READING PASSAGE
** Begin **
Yasmin and Saeeda, two Afghan women refugees at the Shaiekhabad camp said they
voted for Karzai ''because he's liberal and we like him.''
Saira, their 40-year-old mother, said she also voted for Karzai because she wanted to
put an end to her country's bloodshed.
At the same camp, Khadija, 25, was quick to respond on why she voted for Karzai.
''You see Afghanistan is marching toward progress. For the first time in the country's
history women are allowed to participate in the Loya Jirga (Grand Assembly),'' she told IPS.
''Under Karzai the situation with regard to women's rights would be improved,'' added
Khadija.
Other male candidates, she said, tend to ''humiliate'' Afghan women.
Apart from the millions of Afghans who voted in their homeland, about 850,000
refugees living in neighbouring Pakistan and Iran also voted - the largest out-of-country
election ever.
Afghan refugees first fled to Pakistan in 1978, after a communist government seized
power in Kabul. The influx mushroomed after the then Soviet Union occupied Afghanistan
in December 1979, growing to more than four million in the 1980s.
** End **
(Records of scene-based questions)
** Begin **
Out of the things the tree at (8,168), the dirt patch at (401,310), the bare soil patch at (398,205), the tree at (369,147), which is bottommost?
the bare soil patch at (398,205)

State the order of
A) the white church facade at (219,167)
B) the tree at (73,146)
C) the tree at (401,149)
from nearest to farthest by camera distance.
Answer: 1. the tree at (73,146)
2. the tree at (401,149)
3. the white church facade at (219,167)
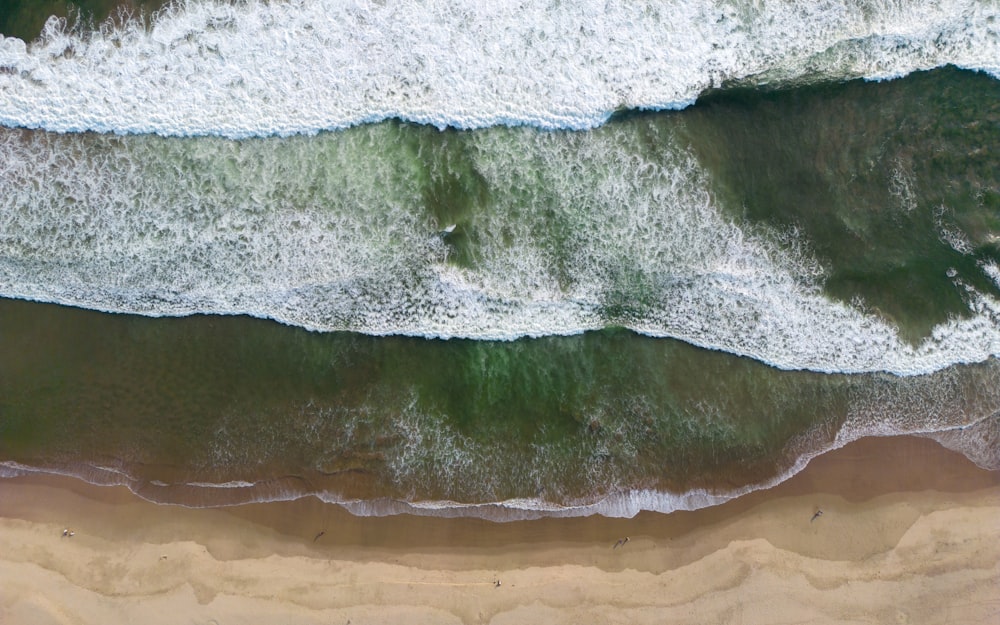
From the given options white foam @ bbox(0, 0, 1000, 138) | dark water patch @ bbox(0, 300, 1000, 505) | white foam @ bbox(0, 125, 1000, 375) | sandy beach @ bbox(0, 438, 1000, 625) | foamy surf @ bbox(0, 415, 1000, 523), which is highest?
white foam @ bbox(0, 0, 1000, 138)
** End **
EXERCISE PROMPT
Answer these questions from the news excerpt about Afghan refugees voting:
1. How old is Khadija?
2. About how many refugees living in Pakistan and Iran voted?
3. In what year did Afghan refugees first flee to Pakistan?
These records are separate material with no connection to the news excerpt.

REPLY TO THE EXERCISE
1. 25
2. About 850,000
3. 1978